Growth in Burundi, Ethiopia, Kenya, Madagascar, Mauritius, Rwanda, Tanzania, and Uganda has been robust but uneven, with millions of people left behind in poverty. Women, youth, smallholder farmers, and the poor are not fully represented in policy making or implementation nor integrated into the wider economic community.

The East Africa Trade and Investment Hub was the U.S. Government’s flagship project under the presidential Trade Africa initiative, which works to increase U.S.-Africa trade and investment, regional integration, and competitiveness. The Hub assisted the region’s private sector to engage with the government in finding practical solutions to constraints to trade and investment. The team also built awareness around opportunities for African and U.S. firms to increase trade, expand business partnerships, and invest in East Africa.
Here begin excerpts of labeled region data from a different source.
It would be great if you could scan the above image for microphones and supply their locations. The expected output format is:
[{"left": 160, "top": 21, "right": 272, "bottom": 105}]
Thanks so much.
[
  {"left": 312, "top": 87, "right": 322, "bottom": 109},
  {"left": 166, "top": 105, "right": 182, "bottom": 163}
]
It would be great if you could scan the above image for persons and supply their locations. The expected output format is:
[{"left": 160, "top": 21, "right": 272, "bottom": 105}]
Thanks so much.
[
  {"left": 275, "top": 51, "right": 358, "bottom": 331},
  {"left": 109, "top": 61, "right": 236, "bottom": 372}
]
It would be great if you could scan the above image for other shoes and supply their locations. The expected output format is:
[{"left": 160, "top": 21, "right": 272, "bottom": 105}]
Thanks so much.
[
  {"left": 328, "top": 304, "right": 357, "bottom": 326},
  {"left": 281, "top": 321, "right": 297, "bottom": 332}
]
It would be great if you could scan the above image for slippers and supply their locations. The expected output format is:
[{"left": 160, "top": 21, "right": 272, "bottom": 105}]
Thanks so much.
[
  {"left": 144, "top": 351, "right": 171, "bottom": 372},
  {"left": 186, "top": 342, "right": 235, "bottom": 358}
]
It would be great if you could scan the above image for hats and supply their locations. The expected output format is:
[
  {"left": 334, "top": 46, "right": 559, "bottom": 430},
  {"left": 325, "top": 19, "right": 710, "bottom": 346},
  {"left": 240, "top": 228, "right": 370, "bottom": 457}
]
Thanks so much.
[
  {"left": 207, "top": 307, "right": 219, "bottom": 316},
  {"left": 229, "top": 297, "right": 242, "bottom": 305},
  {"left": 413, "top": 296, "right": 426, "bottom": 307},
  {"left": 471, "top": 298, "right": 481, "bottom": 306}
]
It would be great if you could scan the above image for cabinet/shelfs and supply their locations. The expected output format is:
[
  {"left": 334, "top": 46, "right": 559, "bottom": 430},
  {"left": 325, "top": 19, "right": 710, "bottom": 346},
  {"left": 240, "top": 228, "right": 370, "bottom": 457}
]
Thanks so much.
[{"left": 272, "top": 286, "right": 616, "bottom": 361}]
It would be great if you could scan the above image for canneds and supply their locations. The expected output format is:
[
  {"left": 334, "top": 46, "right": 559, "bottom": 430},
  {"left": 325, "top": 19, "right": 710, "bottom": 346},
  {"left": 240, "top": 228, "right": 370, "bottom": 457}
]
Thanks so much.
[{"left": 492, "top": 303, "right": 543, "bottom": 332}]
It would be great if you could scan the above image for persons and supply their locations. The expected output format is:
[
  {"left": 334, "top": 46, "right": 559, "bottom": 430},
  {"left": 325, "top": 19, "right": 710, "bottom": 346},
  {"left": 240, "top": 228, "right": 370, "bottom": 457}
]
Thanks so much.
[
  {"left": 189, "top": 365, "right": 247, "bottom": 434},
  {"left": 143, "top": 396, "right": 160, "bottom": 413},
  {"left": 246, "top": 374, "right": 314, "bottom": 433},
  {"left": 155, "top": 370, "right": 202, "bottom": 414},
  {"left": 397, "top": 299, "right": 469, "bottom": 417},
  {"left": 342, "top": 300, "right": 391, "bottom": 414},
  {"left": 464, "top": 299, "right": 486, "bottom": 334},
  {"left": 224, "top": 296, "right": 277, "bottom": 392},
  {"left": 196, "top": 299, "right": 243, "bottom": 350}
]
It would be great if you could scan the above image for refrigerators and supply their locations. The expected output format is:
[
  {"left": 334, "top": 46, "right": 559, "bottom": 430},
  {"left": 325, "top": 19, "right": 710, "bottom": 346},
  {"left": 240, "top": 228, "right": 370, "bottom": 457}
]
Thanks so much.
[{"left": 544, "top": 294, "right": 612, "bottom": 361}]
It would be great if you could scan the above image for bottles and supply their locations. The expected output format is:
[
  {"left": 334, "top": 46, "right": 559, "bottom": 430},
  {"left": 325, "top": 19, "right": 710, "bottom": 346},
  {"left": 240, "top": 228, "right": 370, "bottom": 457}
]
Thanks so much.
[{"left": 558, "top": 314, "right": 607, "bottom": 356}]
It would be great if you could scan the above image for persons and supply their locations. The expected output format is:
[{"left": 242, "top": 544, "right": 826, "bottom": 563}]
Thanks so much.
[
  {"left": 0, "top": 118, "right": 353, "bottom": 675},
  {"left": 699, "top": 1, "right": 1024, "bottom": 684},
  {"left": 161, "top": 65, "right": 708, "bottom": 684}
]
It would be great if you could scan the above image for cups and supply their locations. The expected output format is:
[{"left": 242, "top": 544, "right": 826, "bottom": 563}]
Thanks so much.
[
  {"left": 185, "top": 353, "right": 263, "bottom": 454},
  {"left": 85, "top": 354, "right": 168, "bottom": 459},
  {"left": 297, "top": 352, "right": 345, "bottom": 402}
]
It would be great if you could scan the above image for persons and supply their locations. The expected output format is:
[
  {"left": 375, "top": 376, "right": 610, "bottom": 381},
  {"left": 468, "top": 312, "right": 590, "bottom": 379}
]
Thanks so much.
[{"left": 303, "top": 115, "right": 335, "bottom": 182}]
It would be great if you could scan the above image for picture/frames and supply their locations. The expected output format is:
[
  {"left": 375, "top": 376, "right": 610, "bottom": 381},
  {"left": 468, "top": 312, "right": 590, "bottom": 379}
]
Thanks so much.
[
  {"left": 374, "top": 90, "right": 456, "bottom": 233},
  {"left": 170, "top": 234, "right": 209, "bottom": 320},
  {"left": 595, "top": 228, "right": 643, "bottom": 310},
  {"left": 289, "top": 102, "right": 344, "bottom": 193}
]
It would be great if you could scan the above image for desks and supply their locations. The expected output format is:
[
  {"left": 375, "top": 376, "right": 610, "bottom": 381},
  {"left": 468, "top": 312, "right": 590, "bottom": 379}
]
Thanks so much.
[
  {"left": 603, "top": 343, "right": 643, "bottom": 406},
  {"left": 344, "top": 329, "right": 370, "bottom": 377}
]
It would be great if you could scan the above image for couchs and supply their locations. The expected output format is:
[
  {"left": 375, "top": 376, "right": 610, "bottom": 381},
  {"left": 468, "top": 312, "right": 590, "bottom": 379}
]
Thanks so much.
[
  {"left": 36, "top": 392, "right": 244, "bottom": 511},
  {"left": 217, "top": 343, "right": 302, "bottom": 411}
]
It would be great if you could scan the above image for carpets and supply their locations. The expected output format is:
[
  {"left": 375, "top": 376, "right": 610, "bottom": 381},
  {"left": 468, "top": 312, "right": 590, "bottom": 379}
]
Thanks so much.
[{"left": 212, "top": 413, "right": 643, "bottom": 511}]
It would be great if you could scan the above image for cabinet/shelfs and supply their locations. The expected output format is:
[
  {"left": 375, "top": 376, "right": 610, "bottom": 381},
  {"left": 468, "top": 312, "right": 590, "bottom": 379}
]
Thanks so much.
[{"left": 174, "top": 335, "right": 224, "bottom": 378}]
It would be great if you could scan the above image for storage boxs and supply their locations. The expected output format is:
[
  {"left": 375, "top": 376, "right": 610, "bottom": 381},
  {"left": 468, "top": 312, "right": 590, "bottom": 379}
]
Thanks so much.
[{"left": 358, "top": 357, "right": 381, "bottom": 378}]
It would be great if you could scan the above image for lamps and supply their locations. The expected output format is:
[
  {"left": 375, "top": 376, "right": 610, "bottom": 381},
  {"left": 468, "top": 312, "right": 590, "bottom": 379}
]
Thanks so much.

Watch this video of Kanini Mutooni, the director for investment at the East Africa Trade and Investment Hub, to see how the project worked:

Sample Activities

  • Improve the policy environment for East African Community integration, trade, and investment.
  • Bolster regional trade in staple foods.
  • Improve information flows and promote the use of available global technology.
  • Promote intra-regional trade and export trade, particularly under the African Growth and Opportunity Act.

Select Results

  • Facilitated Eastern Africa Grain Council forum, where 58 contracts were signed to sell 279,000 metric tons of Ethiopian food grain surplus to neighboring East African countries with food shortages; total value of contracts was $93 million.
  • Brokered partnership with American Apparel and Footwear Association, which represents more than 1,000 brands generating $361 billion in annual U.S. retail sales, to address constraints to competitiveness and expansion of the industry in East Africa while creating jobs in East Africa and the United States.
  • Supported $249 million in exports through the African Growth and Opportunity Act (AGOA).
  • Facilitated $56.2 million of new private sector investment and more than 1,700 buyer-seller export linkages.
  • Created more than 38,000 new full- and part-time jobs.
  • Supported more than 700 food security producers and organizations.
  • Assisted in drafting four policy and regulatory reforms.
  • Provided export capacity-building assistance to more than 1,200 firms.
  • Facilitated $186 million in grain contracts between African food surplus countries and countries in need.